Efforts to relieve world-wide shortages of protein have included various bio-synthesis processes in which single cell protein (SCP) is produced by the aerobic aqueous fermentation of one or another of a variety of fungi, yeasts, or bacteria on various carbon energy substrates.
Attention has centered on carbon energy substrates which are readily available, cheap, uniform, safe, and preferably relatively water-soluble, such as the lower saturated aliphatic alcohols, primarily of 1 to 4 carbon atoms, and most generally methanol and/or ethanol.
In conventional aerobic aqueous fermentation processes, a limiting cost factor has been the loss (wastage) of the carbon substrate to carbon dioxide.
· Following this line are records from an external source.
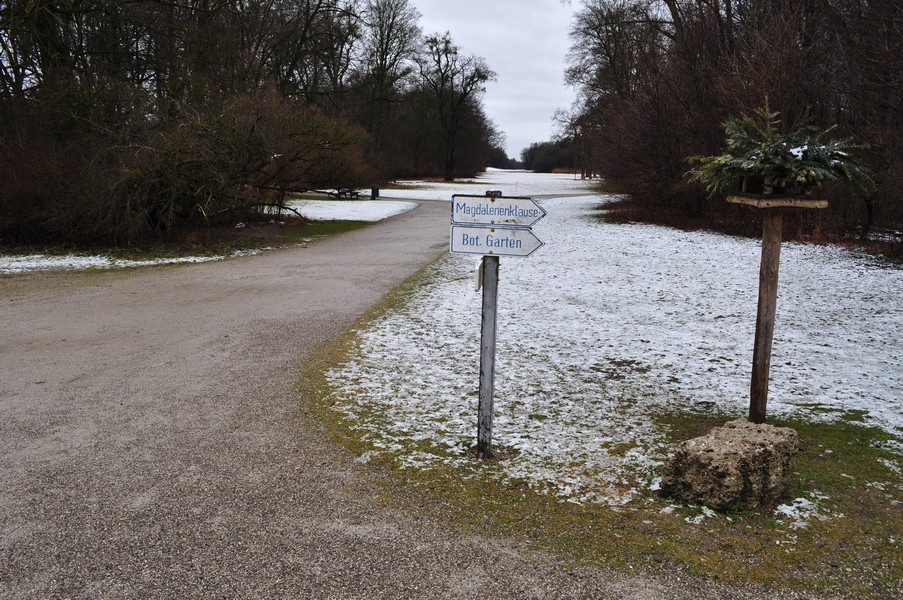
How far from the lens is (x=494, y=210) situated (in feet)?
13.8

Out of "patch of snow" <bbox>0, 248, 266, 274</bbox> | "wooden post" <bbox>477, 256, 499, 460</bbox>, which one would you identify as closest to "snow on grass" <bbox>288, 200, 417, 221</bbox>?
"patch of snow" <bbox>0, 248, 266, 274</bbox>

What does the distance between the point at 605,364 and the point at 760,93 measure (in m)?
14.4

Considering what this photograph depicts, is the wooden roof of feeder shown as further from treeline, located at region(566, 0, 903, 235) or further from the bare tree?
the bare tree

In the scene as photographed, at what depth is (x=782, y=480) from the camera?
3.86 m

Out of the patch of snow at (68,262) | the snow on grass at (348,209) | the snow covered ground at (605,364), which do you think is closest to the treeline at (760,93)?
the snow covered ground at (605,364)

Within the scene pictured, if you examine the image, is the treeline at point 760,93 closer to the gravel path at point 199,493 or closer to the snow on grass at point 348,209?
the snow on grass at point 348,209

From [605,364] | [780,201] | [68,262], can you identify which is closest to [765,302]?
[780,201]

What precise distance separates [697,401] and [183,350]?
17.9ft

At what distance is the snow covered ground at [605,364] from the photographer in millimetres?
4785

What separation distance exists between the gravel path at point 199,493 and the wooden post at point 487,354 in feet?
2.83

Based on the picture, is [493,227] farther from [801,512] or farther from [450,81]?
[450,81]

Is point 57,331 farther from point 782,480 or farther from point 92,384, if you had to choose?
point 782,480

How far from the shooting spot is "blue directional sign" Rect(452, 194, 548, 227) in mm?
4164

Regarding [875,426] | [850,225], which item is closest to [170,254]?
[875,426]
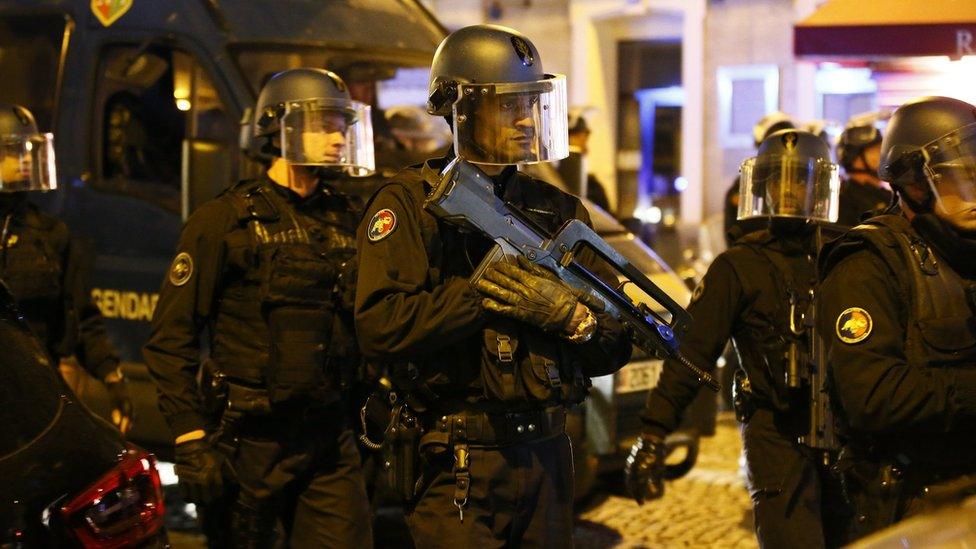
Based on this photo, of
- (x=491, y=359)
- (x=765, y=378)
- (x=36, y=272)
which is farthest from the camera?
(x=36, y=272)

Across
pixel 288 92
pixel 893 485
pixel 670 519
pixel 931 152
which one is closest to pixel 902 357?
pixel 893 485

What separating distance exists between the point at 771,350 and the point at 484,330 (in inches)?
57.3

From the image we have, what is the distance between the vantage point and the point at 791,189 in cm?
482

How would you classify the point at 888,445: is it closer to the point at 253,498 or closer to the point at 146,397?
the point at 253,498

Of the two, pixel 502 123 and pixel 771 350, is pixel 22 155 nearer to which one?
pixel 502 123

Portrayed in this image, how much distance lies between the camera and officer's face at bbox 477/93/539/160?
362cm

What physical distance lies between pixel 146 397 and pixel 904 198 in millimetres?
4310

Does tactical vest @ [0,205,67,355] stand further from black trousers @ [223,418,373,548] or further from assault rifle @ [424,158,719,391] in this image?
assault rifle @ [424,158,719,391]

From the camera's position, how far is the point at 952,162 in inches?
143

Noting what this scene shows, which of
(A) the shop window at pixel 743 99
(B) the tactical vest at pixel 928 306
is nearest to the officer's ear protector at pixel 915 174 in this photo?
(B) the tactical vest at pixel 928 306

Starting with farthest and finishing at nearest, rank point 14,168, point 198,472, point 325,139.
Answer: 1. point 14,168
2. point 325,139
3. point 198,472

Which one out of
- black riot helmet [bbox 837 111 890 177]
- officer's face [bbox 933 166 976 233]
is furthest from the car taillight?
black riot helmet [bbox 837 111 890 177]

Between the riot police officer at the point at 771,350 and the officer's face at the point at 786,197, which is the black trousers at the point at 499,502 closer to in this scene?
the riot police officer at the point at 771,350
Varying amounts of substrate actually become incorporated into the cell structure, for example roughly somewhat less than about half of the methanol and about 50 to 75% of the ethanol. The remainder of the substrate is converted to carbon dioxide and wasted as an off-gas. Even though various methods have proposed recovery of the carbon dioxide by employment thereof such as in a water-gas reaction, or reaction with a reducing agent such as methane to form additional methanol, or reaction with ammonia to produce urea, such schemes have not been found commercially viable, at least as yet.
Another problem encountered in conventional aerobic aqueous fermentation processes using carbon energy substrates has been the persistently low sulfur amino acid content of the produced single cell protein. Such SCP frequently requires supplementation with synthetically produced sulfur containing amino acids.
I have discovered practical and effective solutions to these problems.